EXERCISE DATA:
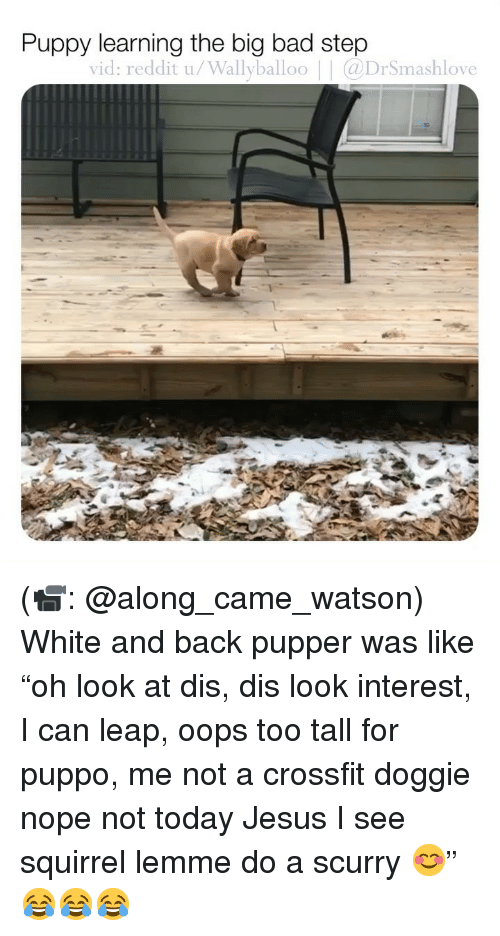 "Bad, Jesus, and Memes: Puppy learning the big bad step  vid: reddit u/Wallyballoo | @DrSmashlove (📹: @along_came_watson) White and back pupper was like ""oh look at dis, dis look interest, I can leap, oops too tall for puppo, me not a crossfit doggie nope not today Jesus I see squirrel lemme do a scurry 😊"" 😂😂😂"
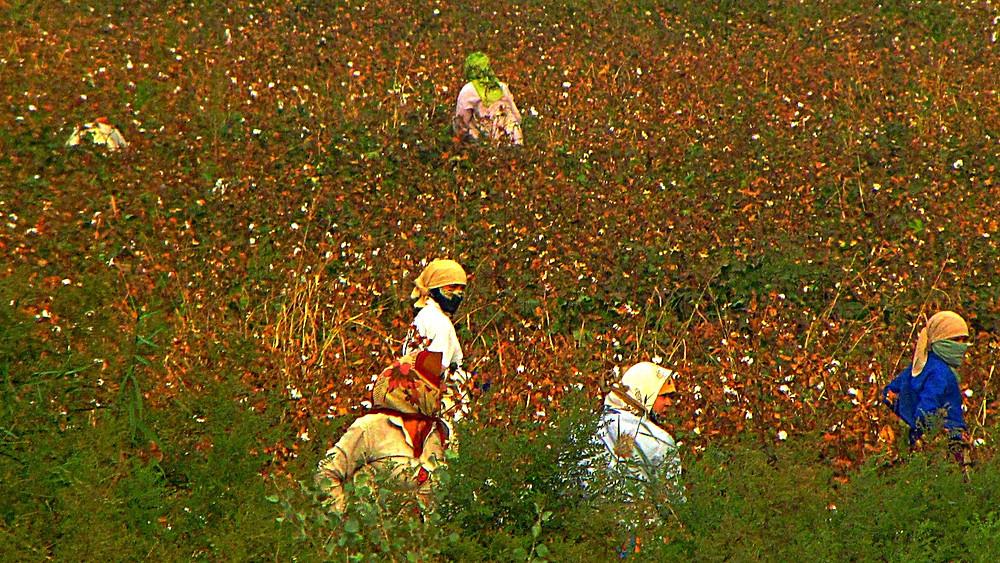 Cotton Workers in Uzbek fields in September, Uzbekistan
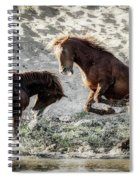 Meeting On The River  Spiral Notebook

PROBLEM DETAILS:
Restating the data word for word is the task, and pictures are to be omitted.

YOUR SOLUTION:
 "Bad, Jesus, and Memes: Puppy learning the big bad step  vid: reddit u/Wallyballoo | @DrSmashlove (📹: @along_came_watson) White and back pupper was like ""oh look at dis, dis look interest, I can leap, oops too tall for puppo, me not a crossfit doggie nope not today Jesus I see squirrel lemme do a scurry 😊"" 😂😂😂"
 Cotton Workers in Uzbek fields in September, Uzbekistan
 Meeting On The River  Spiral Notebook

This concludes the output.